GIVEN REQUEST 1
For each of statements (a), (b), and (c), say whether it agrees with the reinsurance text below, answering yes or no and quoting the words of the text that settle it. (a) The catastrophe bond Palomar is marketing covers earthquake only. (b) The bond is the first issuance from Torrey Pines Re. (c) Palomar has already shared comprehensive details of its 6/1 reinsurance placement.
GIVEN REQUEST 2
According to the reinsurance text below, what position does Mac Armstrong hold at Palomar?

READING TEXT

◆ ◆ ◆

Palomar’s CEO Mac Armstrong commented on the new catastrophe bond issuance and on the renewal of the insurers reinsurance tower, during his firm’s recent earnings call.

Armstrong said that, “We are currently in the midst of our 6/1 reinsurance placement, with firm order terms out in the market this week. As always, we intend to share comprehensive details once complete.”

As part of that reinsurance renewal he explained that Palomar is seeking capital markets support.

“We are marketing a multiyear, earthquake-only catastrophe bond, the fourth such issuance from Torrey Pines Re, that will provide incremental limit to support our growth in our bellwether line of earthquake,” Armstrong said.

Adding that, “We continue to see value in the incorporation of multiyear ILS solutions into our comprehensive reinsurance program.”

Palomar has been growing into the earthquake line of business in recent years and also placed more earthquake cover in the first-quarter of the year, as we had previously reported.

◆ ◆ ◆

Excerpts from a spatial reasoning dataset
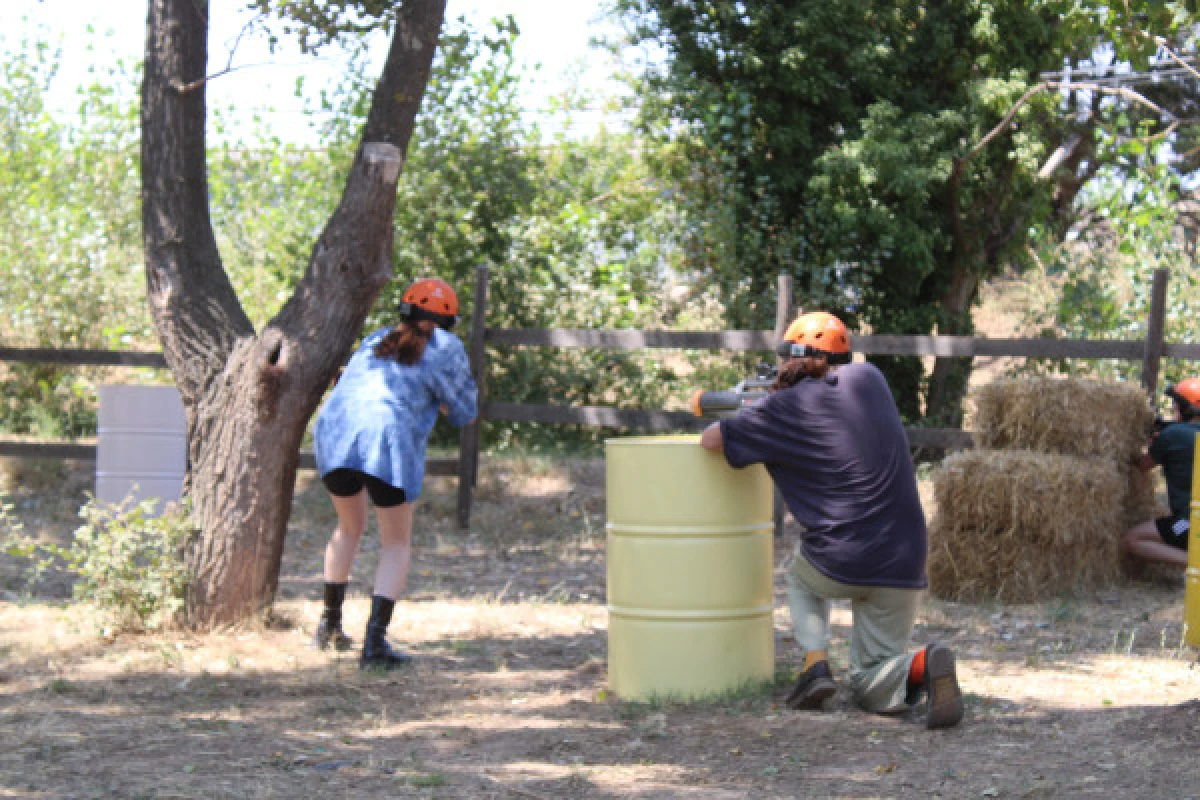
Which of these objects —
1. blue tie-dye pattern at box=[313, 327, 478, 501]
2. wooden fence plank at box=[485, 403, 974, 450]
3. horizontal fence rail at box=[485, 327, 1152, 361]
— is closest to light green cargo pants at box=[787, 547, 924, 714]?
blue tie-dye pattern at box=[313, 327, 478, 501]

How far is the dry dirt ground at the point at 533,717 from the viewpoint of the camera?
14.5 ft

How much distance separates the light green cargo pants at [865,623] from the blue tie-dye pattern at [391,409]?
163cm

◆ ◆ ◆

FULL RESPONSE 1
(a) Yes: "a multiyear, earthquake-only catastrophe bond"
(b) No: "the fourth such issuance from Torrey Pines Re"
(c) No: "We are currently in the midst of our 6/1 reinsurance placement" and "we intend to share comprehensive details once complete."

FULL RESPONSE 2
CEO.